Bütün hedefleri daha çok servet edinme, daha çok şöhret edinme tutkusu.
Neden zeytin ağaçları üstüne yemin ettim durup dururken "izin verin" buna bir açıklama getireyim.
Zeytin ağaçlarının da "fazlaca olduğu bir şehirde" misafir kaldığım evin arka kısmında yapımı başlayan "yeni bina için" mütahit firma onlarca zeytin ağacı kesmiş bu gördüm, felaket canım acıdı.
Hepimiz biliyoruz ki "yeni bir dünya kurma peşinde olan, ve bunun için dağları taşları ovaları, bağları bahçeleri yağmalayan" inşaat sektörü şehirlerin kalbine, bağların bahçelerin kalbine, zeytin ağaçlarının limon ağaçlarının, portakal ağaçlarının "ve daha nice ağaçların" kalbine acımasız darbeler vuruyorlar, ve yazık ediyorlar çocuklarımızın yarınlarına.
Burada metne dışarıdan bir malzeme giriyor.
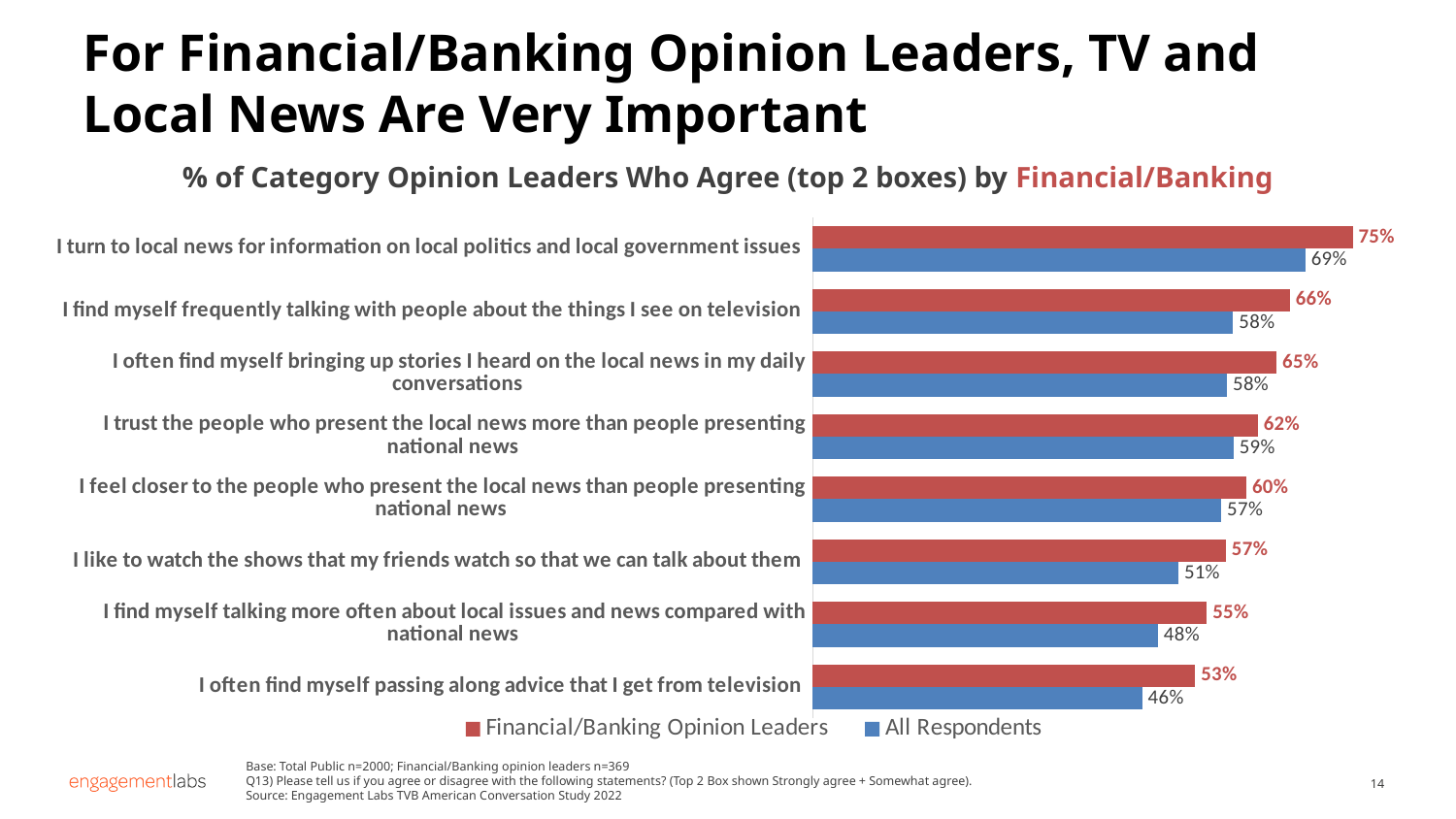
What is the difference between Financial/Banking Opinion Leaders and All Respondents for "I find myself talking more often about local issues and news compared with national news"? 7% How many statements are shown in the chart? 8 How many series does the legend list? 2 Which statement has the highest value for Financial/Banking Opinion Leaders? I turn to local news for information on local politics and local government issues What kind of chart is shown on the slide? Bar chart Which statement has the lowest value for All Respondents? I often find myself passing along advice that I get from television For "I trust the people who present the local news more than people presenting national news", which group has the larger value: Financial/Banking Opinion Leaders or All Respondents? Financial/Banking Opinion Leaders What percentage of All Respondents agree with "I often find myself passing along advice that I get from television"? 46% Which colour represents All Respondents in the chart? Blue What is the difference between Financial/Banking Opinion Leaders and All Respondents for "I find myself frequently talking with people about the things I see on television"? 8% What is the All Respondents value for "I like to watch the shows that my friends watch so that we can talk about them"? 51% What percentage of Financial/Banking Opinion Leaders agree with "I turn to local news for information on local politics and local government issues"? 75%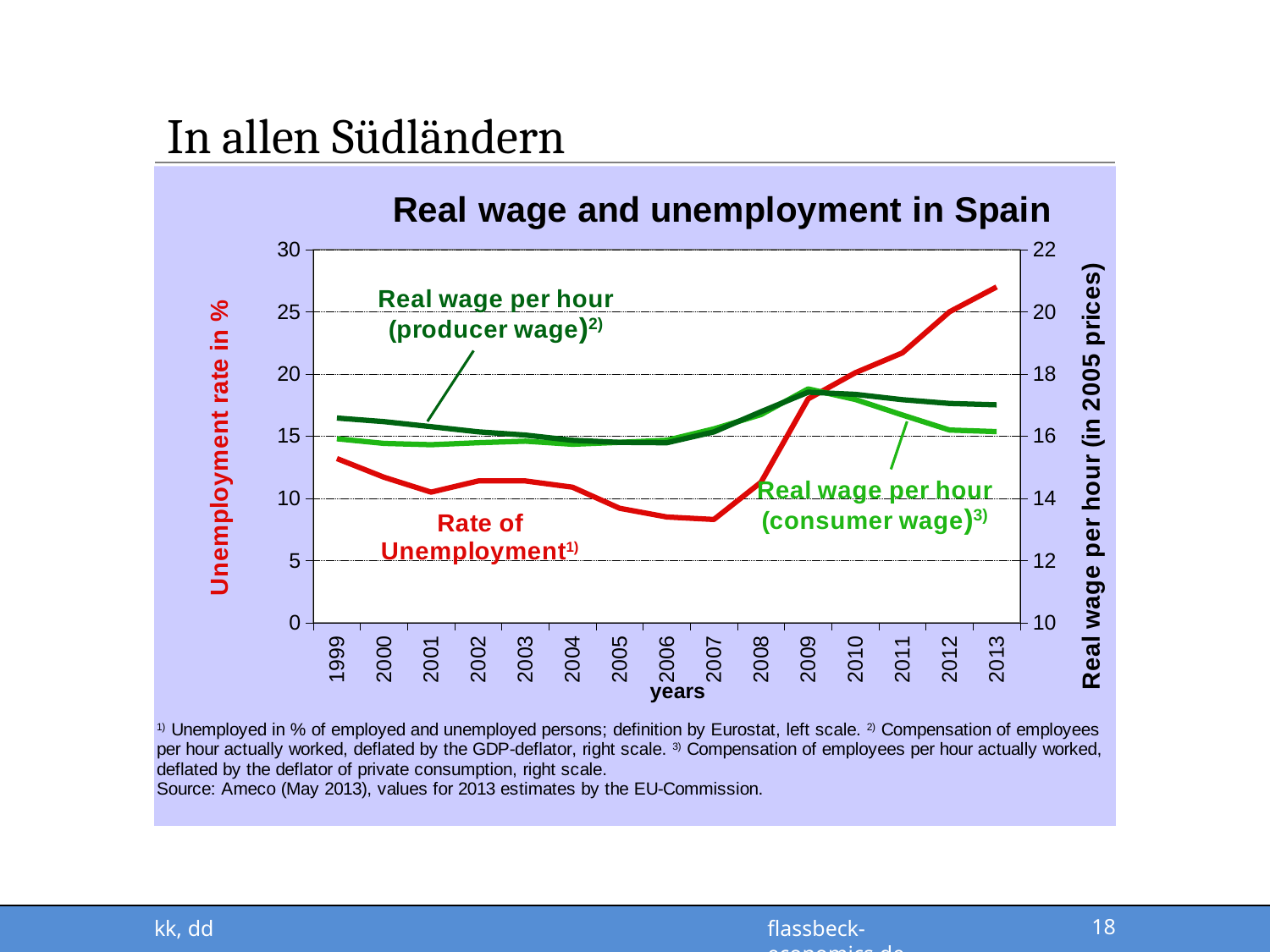
In which year is the Rate of Unemployment highest? 2013 What is the label of the left vertical axis? Unemployment rate in % What is the title of the chart? Real wage and unemployment in Spain What kind of chart is shown on the slide? line chart Does the Rate of Unemployment rise or fall from 2007 to 2013? rise How many years are shown on the x axis of the chart? 15 Is the Rate of Unemployment in 2007 greater or less than 10? less Which is larger, the Rate of Unemployment in 1999 or in 2013? 2013 Is the Rate of Unemployment in 2013 greater or less than 25? greater How many series are plotted in the chart? 3 In which year is the Rate of Unemployment lowest? 2007 Is the Real wage per hour (consumer wage) in 2013 greater or less than 18 on the right scale? less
Oysa iman ettiğimiz din, ve Onun aziz Peygamberi bizleri bu konuda çok fazla ikaz eder. Fazla söz eder "ağaçları kesmeyin" diye. Ve hep der ki "yarım saat sonra kıyametin kopacağını bilseniz bile" elinizde fidan varsa "o fidanı dikin" diye uyarır bizleri. Ne yazık "bütün bu uyarılara kulak tıkayan yeni insan" kendinin Muhammed Mustafa'yı sevdiğini söyler.
Bel ki dedim bel ki bundandır artık sofralarımızın bereketsiz oluşu, sokakların merhametsiz camilerin insansız oluşu.